Queen Victoria Market is an open air market offering fresh produce, Australian handmade art and crafts, clothes and jewellery. The market has been operating on the same site since 1878. The stalls in the market is cleverly and clearly layout. It is divided into the Deli Hall, Elizabeth Street Shops; F shed laneway, Vic Market Place Food Court, Fruit and Vegetables, The Meat Hall, Organics, General Merchandise, Victoria Street Shops and the Wine Market. The market is open every day except Mondays and Wednesday.

Bridge Road in Richmond is a street of bargain outlets. You can find designer brands like Country Road, Timberland and Versace to lesser known local designers in Bridge Road. For the ladies, you will be mesmerised by the number of fashion outlets and for the men, there are also a good choice of men’s wear, book shop and cafes to relax.

A visit to Melbourne would not be complete without a trip to the Great Ocean Road. You can either make a day trip by hiring a car or follow one of the local tours. We hired a car and started our one day journey to the south west coast of Victoria. It was a lovely and exhilarating experience driving right next to rocky coastline and watch the waves crashing continuously on the rock. As we stop to admire the spectacular coastal view, the strong wind almost swept us off our feet. The Great Ocean Road is a stretch of coastal road that links several seaside resort towns such as Lorne and Apollo Bay. These towns provide a great opportunity to stopover for coffee or stay for a few days to enjoy the stunning beach and engage in water sports. The other attractions along the Great Ocean Road includes the Twelve Apostles, a series of striking rock stacks that rise out of the Southern Ocean along Port Campbell and historical towns such as Port Fairy and Portland where you will learn more about seafaring village life, admire beautifully preserved colonial buildings and read about shipwreck stories in maritime museums.
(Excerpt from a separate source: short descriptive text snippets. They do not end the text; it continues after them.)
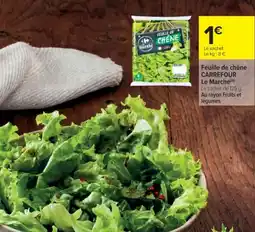 Cora x Carrefour Feuille de chêne carrefour le marché offre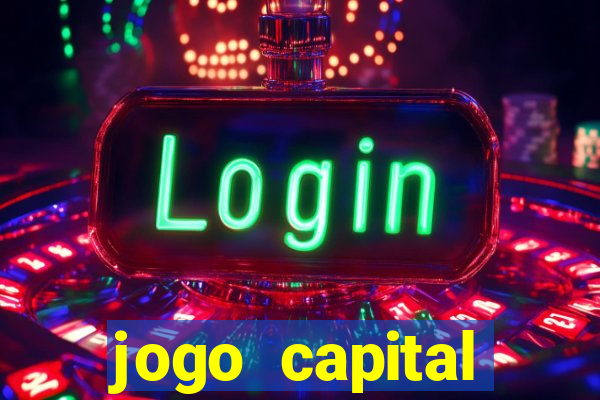 jogo capital download mobile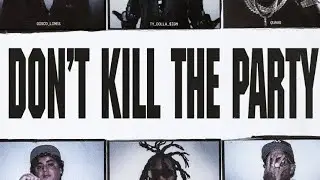 YE X TY DOLLA $IGN - DON'T KILL THE PARTY (REMIX)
It is very easy to get around Melbourne. The Flinder Street Station is the major train hub in Melbourne and a great way to explore the surrounding towns in Victoria. When exploring the city and inner suburbs, you can choose to take the free City Circle tram, take the public bus or flag for one of the numerous yellow taxis.

Melbourne does lived up to its name as the cultural city of Australia. There are so many things to do and see here. We were spoilt for choice when it comes to food as there is a wide selection of European, Asian, Australian and Japanese food available.